The libel action arose out of a letter Fraser sent to 629 constituents criticising the nurses’ leader during the March 2007 state election.

In the NSW Supreme Court last June, Holmes won his action and was awarded $70,000 damages plus costs. But in the NSW Court of Appeal two weeks ago, Justices Murray Tobias, Ruth McColl and John Basten overturned the lower court’s judgement, dismissed the proceedings, set aside the $70,000 damages and ordered Holmes to pay Fraser’s costs.

With total costs for Holmes and Fraser amounting to almost $100,000, the long suffering union membership is wondering how and why it got into this legal debacle.

If the court action initiated by Holmes related to the Nurses’ Association or to his role as the union’s general secretary, then there would a clear obligation on the membership to pay up.

But the issue is somewhat blurred. In Fraser’s letter he falsely accused Holmes of running a political campaign against the Howard Government’s Work Choices legislation in order to position himself to take a federal seat on behalf of the Labor Party at the next federal election. Fraser’s allegations were untrue and highly damaging, according to Holmes, and that is why he sued.

Some members of the association believe that Holmes was acting to defend his personal reputation and that the legal stoush was all about his membership of the Labor Party and not his role as the union’s general secretary.

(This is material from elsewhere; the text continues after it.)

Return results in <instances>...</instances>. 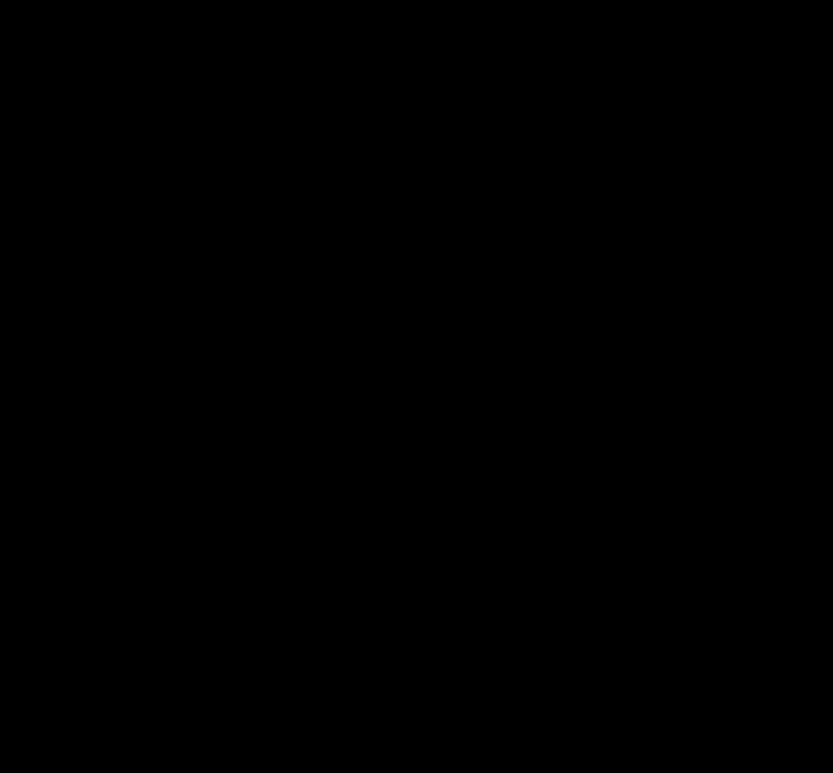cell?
<instances>
[]
</instances>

The issue is further complicated because the association is not affiliated to the NSW Labor Party and maintains an apolitical stance.

They argue that the cost of this hugely expensive legal exercise — the initial trial plus the appeal — should, at the very least, be shared between Holmes and the union’s membership.

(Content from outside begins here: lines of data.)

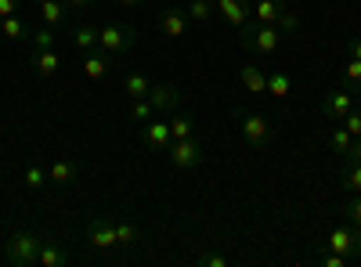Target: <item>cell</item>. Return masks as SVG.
<instances>
[{
	"label": "cell",
	"instance_id": "83f0119b",
	"mask_svg": "<svg viewBox=\"0 0 361 267\" xmlns=\"http://www.w3.org/2000/svg\"><path fill=\"white\" fill-rule=\"evenodd\" d=\"M343 87H347L354 98L361 94V62H357V58H350V62L343 66Z\"/></svg>",
	"mask_w": 361,
	"mask_h": 267
},
{
	"label": "cell",
	"instance_id": "f35d334b",
	"mask_svg": "<svg viewBox=\"0 0 361 267\" xmlns=\"http://www.w3.org/2000/svg\"><path fill=\"white\" fill-rule=\"evenodd\" d=\"M18 11V0H0V18H8Z\"/></svg>",
	"mask_w": 361,
	"mask_h": 267
},
{
	"label": "cell",
	"instance_id": "5bb4252c",
	"mask_svg": "<svg viewBox=\"0 0 361 267\" xmlns=\"http://www.w3.org/2000/svg\"><path fill=\"white\" fill-rule=\"evenodd\" d=\"M148 101L156 105V112H177L180 108V91H173V87H166V83H152Z\"/></svg>",
	"mask_w": 361,
	"mask_h": 267
},
{
	"label": "cell",
	"instance_id": "d6a6232c",
	"mask_svg": "<svg viewBox=\"0 0 361 267\" xmlns=\"http://www.w3.org/2000/svg\"><path fill=\"white\" fill-rule=\"evenodd\" d=\"M51 47H54V29L51 25L37 29V33H33V51H51Z\"/></svg>",
	"mask_w": 361,
	"mask_h": 267
},
{
	"label": "cell",
	"instance_id": "74e56055",
	"mask_svg": "<svg viewBox=\"0 0 361 267\" xmlns=\"http://www.w3.org/2000/svg\"><path fill=\"white\" fill-rule=\"evenodd\" d=\"M66 4H69L73 11H90V8L98 4V0H66Z\"/></svg>",
	"mask_w": 361,
	"mask_h": 267
},
{
	"label": "cell",
	"instance_id": "e575fe53",
	"mask_svg": "<svg viewBox=\"0 0 361 267\" xmlns=\"http://www.w3.org/2000/svg\"><path fill=\"white\" fill-rule=\"evenodd\" d=\"M343 213H347V221H350L354 228H361V195H357V199H350V202L343 206Z\"/></svg>",
	"mask_w": 361,
	"mask_h": 267
},
{
	"label": "cell",
	"instance_id": "f1b7e54d",
	"mask_svg": "<svg viewBox=\"0 0 361 267\" xmlns=\"http://www.w3.org/2000/svg\"><path fill=\"white\" fill-rule=\"evenodd\" d=\"M22 177H25V188H33V192H40V188L51 181V177H47V170H44L40 163H29Z\"/></svg>",
	"mask_w": 361,
	"mask_h": 267
},
{
	"label": "cell",
	"instance_id": "1f68e13d",
	"mask_svg": "<svg viewBox=\"0 0 361 267\" xmlns=\"http://www.w3.org/2000/svg\"><path fill=\"white\" fill-rule=\"evenodd\" d=\"M185 11H188V18H192V22H206L217 8H214V0H192V4H188Z\"/></svg>",
	"mask_w": 361,
	"mask_h": 267
},
{
	"label": "cell",
	"instance_id": "6da1fadb",
	"mask_svg": "<svg viewBox=\"0 0 361 267\" xmlns=\"http://www.w3.org/2000/svg\"><path fill=\"white\" fill-rule=\"evenodd\" d=\"M238 37H243V47L260 54V58H271L279 47H282V33H279V25H243L238 29Z\"/></svg>",
	"mask_w": 361,
	"mask_h": 267
},
{
	"label": "cell",
	"instance_id": "4316f807",
	"mask_svg": "<svg viewBox=\"0 0 361 267\" xmlns=\"http://www.w3.org/2000/svg\"><path fill=\"white\" fill-rule=\"evenodd\" d=\"M340 185H343L347 192H357V195H361V163L347 159V166H343V173H340Z\"/></svg>",
	"mask_w": 361,
	"mask_h": 267
},
{
	"label": "cell",
	"instance_id": "ab89813d",
	"mask_svg": "<svg viewBox=\"0 0 361 267\" xmlns=\"http://www.w3.org/2000/svg\"><path fill=\"white\" fill-rule=\"evenodd\" d=\"M347 159L361 163V137H354V144H350V152H347Z\"/></svg>",
	"mask_w": 361,
	"mask_h": 267
},
{
	"label": "cell",
	"instance_id": "cb8c5ba5",
	"mask_svg": "<svg viewBox=\"0 0 361 267\" xmlns=\"http://www.w3.org/2000/svg\"><path fill=\"white\" fill-rule=\"evenodd\" d=\"M170 134L173 141H185V137H195V120L185 112H173V120H170Z\"/></svg>",
	"mask_w": 361,
	"mask_h": 267
},
{
	"label": "cell",
	"instance_id": "8992f818",
	"mask_svg": "<svg viewBox=\"0 0 361 267\" xmlns=\"http://www.w3.org/2000/svg\"><path fill=\"white\" fill-rule=\"evenodd\" d=\"M325 249L343 253L347 260L361 256V228H354V224H340V228H333V231H329V242H325Z\"/></svg>",
	"mask_w": 361,
	"mask_h": 267
},
{
	"label": "cell",
	"instance_id": "484cf974",
	"mask_svg": "<svg viewBox=\"0 0 361 267\" xmlns=\"http://www.w3.org/2000/svg\"><path fill=\"white\" fill-rule=\"evenodd\" d=\"M0 33H4L8 40H25L29 37V29L18 15H8V18H0Z\"/></svg>",
	"mask_w": 361,
	"mask_h": 267
},
{
	"label": "cell",
	"instance_id": "ffe728a7",
	"mask_svg": "<svg viewBox=\"0 0 361 267\" xmlns=\"http://www.w3.org/2000/svg\"><path fill=\"white\" fill-rule=\"evenodd\" d=\"M112 224H116V246H123V249H134V246L141 242V228H137L134 221L119 217V221H112Z\"/></svg>",
	"mask_w": 361,
	"mask_h": 267
},
{
	"label": "cell",
	"instance_id": "9c48e42d",
	"mask_svg": "<svg viewBox=\"0 0 361 267\" xmlns=\"http://www.w3.org/2000/svg\"><path fill=\"white\" fill-rule=\"evenodd\" d=\"M188 25H192V18H188L185 8H166V11H159V33L170 37V40H180V37L188 33Z\"/></svg>",
	"mask_w": 361,
	"mask_h": 267
},
{
	"label": "cell",
	"instance_id": "d590c367",
	"mask_svg": "<svg viewBox=\"0 0 361 267\" xmlns=\"http://www.w3.org/2000/svg\"><path fill=\"white\" fill-rule=\"evenodd\" d=\"M322 263H325V267H347V256H343V253H333V249H325V253H322Z\"/></svg>",
	"mask_w": 361,
	"mask_h": 267
},
{
	"label": "cell",
	"instance_id": "7a4b0ae2",
	"mask_svg": "<svg viewBox=\"0 0 361 267\" xmlns=\"http://www.w3.org/2000/svg\"><path fill=\"white\" fill-rule=\"evenodd\" d=\"M40 242L44 239H37L33 231H15L8 239V246H4V260L11 267H33L40 260Z\"/></svg>",
	"mask_w": 361,
	"mask_h": 267
},
{
	"label": "cell",
	"instance_id": "7402d4cb",
	"mask_svg": "<svg viewBox=\"0 0 361 267\" xmlns=\"http://www.w3.org/2000/svg\"><path fill=\"white\" fill-rule=\"evenodd\" d=\"M148 91H152V80H148L145 73H127V76H123V94H127L130 101L148 98Z\"/></svg>",
	"mask_w": 361,
	"mask_h": 267
},
{
	"label": "cell",
	"instance_id": "f546056e",
	"mask_svg": "<svg viewBox=\"0 0 361 267\" xmlns=\"http://www.w3.org/2000/svg\"><path fill=\"white\" fill-rule=\"evenodd\" d=\"M152 116H156V105L148 101V98H137V101H130V120H134L137 127H141V123H148Z\"/></svg>",
	"mask_w": 361,
	"mask_h": 267
},
{
	"label": "cell",
	"instance_id": "44dd1931",
	"mask_svg": "<svg viewBox=\"0 0 361 267\" xmlns=\"http://www.w3.org/2000/svg\"><path fill=\"white\" fill-rule=\"evenodd\" d=\"M76 173H80V166H76L73 159H54V163L47 166L51 185H73V181H76Z\"/></svg>",
	"mask_w": 361,
	"mask_h": 267
},
{
	"label": "cell",
	"instance_id": "8d00e7d4",
	"mask_svg": "<svg viewBox=\"0 0 361 267\" xmlns=\"http://www.w3.org/2000/svg\"><path fill=\"white\" fill-rule=\"evenodd\" d=\"M202 267H228V256H217V253H202L199 256Z\"/></svg>",
	"mask_w": 361,
	"mask_h": 267
},
{
	"label": "cell",
	"instance_id": "8fae6325",
	"mask_svg": "<svg viewBox=\"0 0 361 267\" xmlns=\"http://www.w3.org/2000/svg\"><path fill=\"white\" fill-rule=\"evenodd\" d=\"M141 137H145V144L152 148V152H166L170 148V141H173V134H170V123H163V120H148V123H141Z\"/></svg>",
	"mask_w": 361,
	"mask_h": 267
},
{
	"label": "cell",
	"instance_id": "52a82bcc",
	"mask_svg": "<svg viewBox=\"0 0 361 267\" xmlns=\"http://www.w3.org/2000/svg\"><path fill=\"white\" fill-rule=\"evenodd\" d=\"M83 235H87V242L94 246V249H102V253L116 249V224H112V217H94V221H87Z\"/></svg>",
	"mask_w": 361,
	"mask_h": 267
},
{
	"label": "cell",
	"instance_id": "e0dca14e",
	"mask_svg": "<svg viewBox=\"0 0 361 267\" xmlns=\"http://www.w3.org/2000/svg\"><path fill=\"white\" fill-rule=\"evenodd\" d=\"M37 263H40V267H62V263H69V249H66L62 242H54V239H44Z\"/></svg>",
	"mask_w": 361,
	"mask_h": 267
},
{
	"label": "cell",
	"instance_id": "277c9868",
	"mask_svg": "<svg viewBox=\"0 0 361 267\" xmlns=\"http://www.w3.org/2000/svg\"><path fill=\"white\" fill-rule=\"evenodd\" d=\"M170 166L173 170H195L206 159V144L199 137H185V141H170Z\"/></svg>",
	"mask_w": 361,
	"mask_h": 267
},
{
	"label": "cell",
	"instance_id": "b9f144b4",
	"mask_svg": "<svg viewBox=\"0 0 361 267\" xmlns=\"http://www.w3.org/2000/svg\"><path fill=\"white\" fill-rule=\"evenodd\" d=\"M119 4H123V8H145L148 0H119Z\"/></svg>",
	"mask_w": 361,
	"mask_h": 267
},
{
	"label": "cell",
	"instance_id": "d6986e66",
	"mask_svg": "<svg viewBox=\"0 0 361 267\" xmlns=\"http://www.w3.org/2000/svg\"><path fill=\"white\" fill-rule=\"evenodd\" d=\"M267 94L279 98V101H286V98L293 94V80H289L286 69H271V73H267Z\"/></svg>",
	"mask_w": 361,
	"mask_h": 267
},
{
	"label": "cell",
	"instance_id": "603a6c76",
	"mask_svg": "<svg viewBox=\"0 0 361 267\" xmlns=\"http://www.w3.org/2000/svg\"><path fill=\"white\" fill-rule=\"evenodd\" d=\"M350 144H354V137L347 134V127H343V123H336L333 130H329V148H333L336 156H343V159H347V152H350Z\"/></svg>",
	"mask_w": 361,
	"mask_h": 267
},
{
	"label": "cell",
	"instance_id": "7c38bea8",
	"mask_svg": "<svg viewBox=\"0 0 361 267\" xmlns=\"http://www.w3.org/2000/svg\"><path fill=\"white\" fill-rule=\"evenodd\" d=\"M112 58H116V54H109V51H102V47L83 51V76H87V80H105V76L112 73Z\"/></svg>",
	"mask_w": 361,
	"mask_h": 267
},
{
	"label": "cell",
	"instance_id": "60d3db41",
	"mask_svg": "<svg viewBox=\"0 0 361 267\" xmlns=\"http://www.w3.org/2000/svg\"><path fill=\"white\" fill-rule=\"evenodd\" d=\"M347 54H350V58H357V62H361V37L347 44Z\"/></svg>",
	"mask_w": 361,
	"mask_h": 267
},
{
	"label": "cell",
	"instance_id": "ac0fdd59",
	"mask_svg": "<svg viewBox=\"0 0 361 267\" xmlns=\"http://www.w3.org/2000/svg\"><path fill=\"white\" fill-rule=\"evenodd\" d=\"M282 8H286V0H253V18H257V25H275L279 15H282Z\"/></svg>",
	"mask_w": 361,
	"mask_h": 267
},
{
	"label": "cell",
	"instance_id": "836d02e7",
	"mask_svg": "<svg viewBox=\"0 0 361 267\" xmlns=\"http://www.w3.org/2000/svg\"><path fill=\"white\" fill-rule=\"evenodd\" d=\"M340 123L347 127V134H350V137H361V108L354 105V108H350V112L343 116V120H340Z\"/></svg>",
	"mask_w": 361,
	"mask_h": 267
},
{
	"label": "cell",
	"instance_id": "3957f363",
	"mask_svg": "<svg viewBox=\"0 0 361 267\" xmlns=\"http://www.w3.org/2000/svg\"><path fill=\"white\" fill-rule=\"evenodd\" d=\"M137 40V29L134 25H119V22H105L98 29V47L109 54H127Z\"/></svg>",
	"mask_w": 361,
	"mask_h": 267
},
{
	"label": "cell",
	"instance_id": "9a60e30c",
	"mask_svg": "<svg viewBox=\"0 0 361 267\" xmlns=\"http://www.w3.org/2000/svg\"><path fill=\"white\" fill-rule=\"evenodd\" d=\"M37 15L44 18V25L51 29H66V0H33Z\"/></svg>",
	"mask_w": 361,
	"mask_h": 267
},
{
	"label": "cell",
	"instance_id": "ba28073f",
	"mask_svg": "<svg viewBox=\"0 0 361 267\" xmlns=\"http://www.w3.org/2000/svg\"><path fill=\"white\" fill-rule=\"evenodd\" d=\"M350 108H354V94L347 91V87H340V91H333V94L322 98V116H325L329 123H340Z\"/></svg>",
	"mask_w": 361,
	"mask_h": 267
},
{
	"label": "cell",
	"instance_id": "4dcf8cb0",
	"mask_svg": "<svg viewBox=\"0 0 361 267\" xmlns=\"http://www.w3.org/2000/svg\"><path fill=\"white\" fill-rule=\"evenodd\" d=\"M275 25H279L282 37H296V33H300V15H296L293 8H282V15H279Z\"/></svg>",
	"mask_w": 361,
	"mask_h": 267
},
{
	"label": "cell",
	"instance_id": "5b68a950",
	"mask_svg": "<svg viewBox=\"0 0 361 267\" xmlns=\"http://www.w3.org/2000/svg\"><path fill=\"white\" fill-rule=\"evenodd\" d=\"M238 130H243L246 144L257 148V152L271 144V123L264 120L260 112H238Z\"/></svg>",
	"mask_w": 361,
	"mask_h": 267
},
{
	"label": "cell",
	"instance_id": "30bf717a",
	"mask_svg": "<svg viewBox=\"0 0 361 267\" xmlns=\"http://www.w3.org/2000/svg\"><path fill=\"white\" fill-rule=\"evenodd\" d=\"M214 8H217V11L224 15V22L235 25V29L250 25V18H253V4H250V0H214Z\"/></svg>",
	"mask_w": 361,
	"mask_h": 267
},
{
	"label": "cell",
	"instance_id": "4fadbf2b",
	"mask_svg": "<svg viewBox=\"0 0 361 267\" xmlns=\"http://www.w3.org/2000/svg\"><path fill=\"white\" fill-rule=\"evenodd\" d=\"M238 83H243L250 94H267V69H260L257 62L238 66Z\"/></svg>",
	"mask_w": 361,
	"mask_h": 267
},
{
	"label": "cell",
	"instance_id": "2e32d148",
	"mask_svg": "<svg viewBox=\"0 0 361 267\" xmlns=\"http://www.w3.org/2000/svg\"><path fill=\"white\" fill-rule=\"evenodd\" d=\"M29 66H33V73H37V76H54L58 69H62V54H58L54 47H51V51H33Z\"/></svg>",
	"mask_w": 361,
	"mask_h": 267
},
{
	"label": "cell",
	"instance_id": "d4e9b609",
	"mask_svg": "<svg viewBox=\"0 0 361 267\" xmlns=\"http://www.w3.org/2000/svg\"><path fill=\"white\" fill-rule=\"evenodd\" d=\"M73 44H76L80 51H94V47H98V29H94V25H76V29H73Z\"/></svg>",
	"mask_w": 361,
	"mask_h": 267
}]
</instances>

Last year, Crikey revealed that the NSW Nurses’ Association had donated $5000 in sponsorship to the Hills District Women’s Football Club. The star striker in one of the club’s teams was Holmes’ daughter.

The money was donated from the union’s Nurse Power Fund comprising contributions from the association’s 51,000 members.

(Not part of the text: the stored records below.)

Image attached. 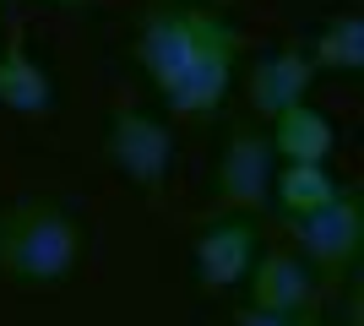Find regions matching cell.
Segmentation results:
<instances>
[{
  "instance_id": "obj_1",
  "label": "cell",
  "mask_w": 364,
  "mask_h": 326,
  "mask_svg": "<svg viewBox=\"0 0 364 326\" xmlns=\"http://www.w3.org/2000/svg\"><path fill=\"white\" fill-rule=\"evenodd\" d=\"M131 60L158 87L168 114L213 120L234 93V77H240V60H245V33L218 6L164 0V6L136 16Z\"/></svg>"
},
{
  "instance_id": "obj_2",
  "label": "cell",
  "mask_w": 364,
  "mask_h": 326,
  "mask_svg": "<svg viewBox=\"0 0 364 326\" xmlns=\"http://www.w3.org/2000/svg\"><path fill=\"white\" fill-rule=\"evenodd\" d=\"M87 256V223L65 196L28 190L0 207V278L11 288H65Z\"/></svg>"
},
{
  "instance_id": "obj_3",
  "label": "cell",
  "mask_w": 364,
  "mask_h": 326,
  "mask_svg": "<svg viewBox=\"0 0 364 326\" xmlns=\"http://www.w3.org/2000/svg\"><path fill=\"white\" fill-rule=\"evenodd\" d=\"M104 153L136 190H164L174 174V131L152 109L114 104L104 120Z\"/></svg>"
},
{
  "instance_id": "obj_4",
  "label": "cell",
  "mask_w": 364,
  "mask_h": 326,
  "mask_svg": "<svg viewBox=\"0 0 364 326\" xmlns=\"http://www.w3.org/2000/svg\"><path fill=\"white\" fill-rule=\"evenodd\" d=\"M272 174H277V158H272V141L267 131L256 125H234L218 147V163H213V196L223 212H240V217H256L272 207Z\"/></svg>"
},
{
  "instance_id": "obj_5",
  "label": "cell",
  "mask_w": 364,
  "mask_h": 326,
  "mask_svg": "<svg viewBox=\"0 0 364 326\" xmlns=\"http://www.w3.org/2000/svg\"><path fill=\"white\" fill-rule=\"evenodd\" d=\"M294 239H299V256L316 266V272L348 278L353 261H359V239H364L359 196L343 185L326 207H316V212H304V217H294Z\"/></svg>"
},
{
  "instance_id": "obj_6",
  "label": "cell",
  "mask_w": 364,
  "mask_h": 326,
  "mask_svg": "<svg viewBox=\"0 0 364 326\" xmlns=\"http://www.w3.org/2000/svg\"><path fill=\"white\" fill-rule=\"evenodd\" d=\"M261 256V234H256V217H240V212H218L201 223L196 245H191V261H196V278L207 288H245L250 266Z\"/></svg>"
},
{
  "instance_id": "obj_7",
  "label": "cell",
  "mask_w": 364,
  "mask_h": 326,
  "mask_svg": "<svg viewBox=\"0 0 364 326\" xmlns=\"http://www.w3.org/2000/svg\"><path fill=\"white\" fill-rule=\"evenodd\" d=\"M316 299V266L299 250H261L250 278H245V305L272 315H299Z\"/></svg>"
},
{
  "instance_id": "obj_8",
  "label": "cell",
  "mask_w": 364,
  "mask_h": 326,
  "mask_svg": "<svg viewBox=\"0 0 364 326\" xmlns=\"http://www.w3.org/2000/svg\"><path fill=\"white\" fill-rule=\"evenodd\" d=\"M0 109L6 114H28V120H38V114L55 109V82H49L44 60L33 55L28 28H16L0 44Z\"/></svg>"
},
{
  "instance_id": "obj_9",
  "label": "cell",
  "mask_w": 364,
  "mask_h": 326,
  "mask_svg": "<svg viewBox=\"0 0 364 326\" xmlns=\"http://www.w3.org/2000/svg\"><path fill=\"white\" fill-rule=\"evenodd\" d=\"M310 82H316V65L304 60L299 49H267L250 60V109L261 120H277L283 109L304 104L310 98Z\"/></svg>"
},
{
  "instance_id": "obj_10",
  "label": "cell",
  "mask_w": 364,
  "mask_h": 326,
  "mask_svg": "<svg viewBox=\"0 0 364 326\" xmlns=\"http://www.w3.org/2000/svg\"><path fill=\"white\" fill-rule=\"evenodd\" d=\"M267 141H272V158L283 163H332L337 153V125L321 114L316 104H294L283 109L277 120H267Z\"/></svg>"
},
{
  "instance_id": "obj_11",
  "label": "cell",
  "mask_w": 364,
  "mask_h": 326,
  "mask_svg": "<svg viewBox=\"0 0 364 326\" xmlns=\"http://www.w3.org/2000/svg\"><path fill=\"white\" fill-rule=\"evenodd\" d=\"M299 55L316 65V77H359L364 71V22H359V11L326 16V22L304 38Z\"/></svg>"
},
{
  "instance_id": "obj_12",
  "label": "cell",
  "mask_w": 364,
  "mask_h": 326,
  "mask_svg": "<svg viewBox=\"0 0 364 326\" xmlns=\"http://www.w3.org/2000/svg\"><path fill=\"white\" fill-rule=\"evenodd\" d=\"M337 190H343V180L332 174V163H283L272 174V202L289 223L304 217V212H316V207H326Z\"/></svg>"
},
{
  "instance_id": "obj_13",
  "label": "cell",
  "mask_w": 364,
  "mask_h": 326,
  "mask_svg": "<svg viewBox=\"0 0 364 326\" xmlns=\"http://www.w3.org/2000/svg\"><path fill=\"white\" fill-rule=\"evenodd\" d=\"M234 326H326L316 310H299V315H272V310H250L245 305L240 315H234Z\"/></svg>"
},
{
  "instance_id": "obj_14",
  "label": "cell",
  "mask_w": 364,
  "mask_h": 326,
  "mask_svg": "<svg viewBox=\"0 0 364 326\" xmlns=\"http://www.w3.org/2000/svg\"><path fill=\"white\" fill-rule=\"evenodd\" d=\"M343 326H359V294H348V310H343Z\"/></svg>"
},
{
  "instance_id": "obj_15",
  "label": "cell",
  "mask_w": 364,
  "mask_h": 326,
  "mask_svg": "<svg viewBox=\"0 0 364 326\" xmlns=\"http://www.w3.org/2000/svg\"><path fill=\"white\" fill-rule=\"evenodd\" d=\"M44 6H60V11H76V6H87V0H44Z\"/></svg>"
}]
</instances>
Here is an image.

He dismissed calls for his resignation saying he had been upfront with the union executive about the conflict of interest, he had left the meeting when the donation was being discussed and he abstained from the vote.

4
  • 1
    John Hamer
    Posted Tuesday, 17 March 2009 at 3:17 pm | Permalink

    A simple test to determine who should pay the legal costs for the failed defamation case is this. If Brett Holmes had received the original damages award of $70,000 would he have paid them over to his union. If he had, then it would be fair enough for the union to pay the legal costs, otherwise Holmes should pick up the tab.

  • 2
    ECS
    Posted Tuesday, 17 March 2009 at 2:34 pm | Permalink

    What! Brett Holmes has no aspirations to enter Parliament? I thought Union General Secretaries looked to that as being the next stepping stone in their career. But then again one could say that he has officially denied any interest in that field, so he must be going to enter the Federal arena. Afterall one must remember, ” never believe the rhetoric unless it has been officially denied”.

  • 3
    steve martin
    Posted Tuesday, 17 March 2009 at 3:59 pm | Permalink

    It may well be true that Holmes left the meeting in order to avoid a conflict of interest when the donation to the Women’s Football Club was discussed - But why was it on the agenda in the first place? This is not CUB sponsoring sport as a quid pro quo for the boozers buying their product. What on earth is the Nurse’s Association’s interest in sponsoring football?
    Holmes should pay his own costs, or at the very least ballot his association regarding payment of costs.

  • 4
    Edward James
    Posted Tuesday, 17 March 2009 at 6:49 pm | Permalink

    The Nurses need to start thinking about what they pay their membership fees for. Fancy taking a political arguement into a law court ! I agree with John was the win paid over into the Union funds ? The answer lies in the answer to that question.